-- BEGIN Source text --
I’m very glad to answer this question because I think it’s important to demystify what we are doing and what we’re not doing with respect to average pricing. Keep in mind, average pricing is a function of shelf price or our list price, but it’s also a function of our promoted volume price. And we’ve actually been active on both fronts. I think with respect to merchandising and a $100 million efficiency that we talk about within trade, sometimes what I read is that it sounds as if that’s coming across as if it’s just a cut, as if we’re ripping trade out, that nothing could be farther from the truth. We spend a lot of money on trades, we’ve identified a $100 million in trade spend that we don’t think does much to help us or our retailers. So, when we talk to our customers about being more efficient and impactful with that trade, they’re as interested in that as we are because it helps drive quality sales, it helps drive margins etc. And then separately, I’d say, our customers also value quality volume as much as we do. They understand that inefficiency isn’t helping anybody. So, if we can redeploy inefficiency into brand building, innovation or even more effective merchandising, everybody wins. So, think of the payoff as better margins and stronger brands versus cutting merchandising. Then, when it comes to shelf price, there are three pillars to our pricing actions. Number one is what we call inflation justified list price increases, meaning if we got inflation we feel totally justified in taking a list price increase and that’s we’ll do. The second piece of pricing is the trade efficiency we just talked about which in large part means, reduced reliance on deep discount merchandising and redeployment of those funds toward more effective, more efficient activities. And then the third piece of our pricing strategy is higher-quality driven pricing, meaning we improve the food we’re selling and we charge more for it. And in any given quarter, we’re likely to have a mix of all three of these things, but the ratios could change within each quarter. So that is this strategy that we’re pursuing. Our customers are aligned with us on it, they’re supportive on it, they believe as we believe, it’s ultimately going to lead to better sales, better profit than a higher quality volume base.
-- END Source text --
[Short task 1]: Reproduce the entries below verbatim, from the line containing "Within the photograph" down to the final line of the entries, including both of those lines.
-- BEGIN Supplied records --
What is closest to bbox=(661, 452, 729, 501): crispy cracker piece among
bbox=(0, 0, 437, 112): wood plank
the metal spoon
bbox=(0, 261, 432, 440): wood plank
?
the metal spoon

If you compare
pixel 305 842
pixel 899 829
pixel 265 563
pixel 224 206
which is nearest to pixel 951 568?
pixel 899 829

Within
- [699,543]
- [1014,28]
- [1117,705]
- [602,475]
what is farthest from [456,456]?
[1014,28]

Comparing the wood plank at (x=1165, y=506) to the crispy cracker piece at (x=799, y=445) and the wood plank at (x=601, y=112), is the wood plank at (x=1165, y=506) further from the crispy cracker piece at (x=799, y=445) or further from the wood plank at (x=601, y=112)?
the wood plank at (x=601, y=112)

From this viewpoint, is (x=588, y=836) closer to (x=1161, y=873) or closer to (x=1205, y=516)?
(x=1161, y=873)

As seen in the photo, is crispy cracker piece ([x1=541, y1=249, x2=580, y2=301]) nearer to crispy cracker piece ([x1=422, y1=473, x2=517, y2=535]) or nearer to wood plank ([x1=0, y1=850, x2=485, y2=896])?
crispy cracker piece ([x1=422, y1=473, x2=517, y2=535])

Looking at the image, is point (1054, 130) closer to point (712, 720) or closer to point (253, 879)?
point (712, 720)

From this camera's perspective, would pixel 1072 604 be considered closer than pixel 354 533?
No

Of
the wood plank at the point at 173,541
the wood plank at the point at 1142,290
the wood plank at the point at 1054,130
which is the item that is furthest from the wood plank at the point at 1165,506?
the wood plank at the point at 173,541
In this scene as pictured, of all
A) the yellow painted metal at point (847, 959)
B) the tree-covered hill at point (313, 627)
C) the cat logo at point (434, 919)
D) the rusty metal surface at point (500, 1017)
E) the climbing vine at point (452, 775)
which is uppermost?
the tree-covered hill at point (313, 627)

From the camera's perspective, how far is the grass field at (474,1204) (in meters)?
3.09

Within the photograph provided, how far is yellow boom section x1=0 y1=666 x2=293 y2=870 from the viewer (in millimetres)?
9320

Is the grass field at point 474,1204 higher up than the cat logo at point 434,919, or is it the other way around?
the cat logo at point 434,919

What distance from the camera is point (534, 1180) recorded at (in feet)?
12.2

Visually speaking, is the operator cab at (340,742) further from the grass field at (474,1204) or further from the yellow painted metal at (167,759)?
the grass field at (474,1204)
-- END Supplied records --
[Short task 2]: Transcribe the remarks on average pricing and trade spending word for word.

[Full output 1]:
Within the photograph provided, how far is yellow boom section x1=0 y1=666 x2=293 y2=870 from the viewer (in millimetres)?
9320

Is the grass field at point 474,1204 higher up than the cat logo at point 434,919, or is it the other way around?
the cat logo at point 434,919

What distance from the camera is point (534, 1180) recorded at (in feet)?
12.2

Visually speaking, is the operator cab at (340,742) further from the grass field at (474,1204) or further from the yellow painted metal at (167,759)?
the grass field at (474,1204)

[Full output 2]:
I’m very glad to answer this question because I think it’s important to demystify what we are doing and what we’re not doing with respect to average pricing. Keep in mind, average pricing is a function of shelf price or our list price, but it’s also a function of our promoted volume price. And we’ve actually been active on both fronts. I think with respect to merchandising and a $100 million efficiency that we talk about within trade, sometimes what I read is that it sounds as if that’s coming across as if it’s just a cut, as if we’re ripping trade out, that nothing could be farther from the truth. We spend a lot of money on trades, we’ve identified a $100 million in trade spend that we don’t think does much to help us or our retailers. So, when we talk to our customers about being more efficient and impactful with that trade, they’re as interested in that as we are because it helps drive quality sales, it helps drive margins etc. And then separately, I’d say, our customers also value quality volume as much as we do. They understand that inefficiency isn’t helping anybody. So, if we can redeploy inefficiency into brand building, innovation or even more effective merchandising, everybody wins. So, think of the payoff as better margins and stronger brands versus cutting merchandising. Then, when it comes to shelf price, there are three pillars to our pricing actions. Number one is what we call inflation justified list price increases, meaning if we got inflation we feel totally justified in taking a list price increase and that’s we’ll do. The second piece of pricing is the trade efficiency we just talked about which in large part means, reduced reliance on deep discount merchandising and redeployment of those funds toward more effective, more efficient activities. And then the third piece of our pricing strategy is higher-quality driven pricing, meaning we improve the food we’re selling and we charge more for it. And in any given quarter, we’re likely to have a mix of all three of these things, but the ratios could change within each quarter. So that is this strategy that we’re pursuing. Our customers are aligned with us on it, they’re supportive on it, they believe as we believe, it’s ultimately going to lead to better sales, better profit than a higher quality volume base.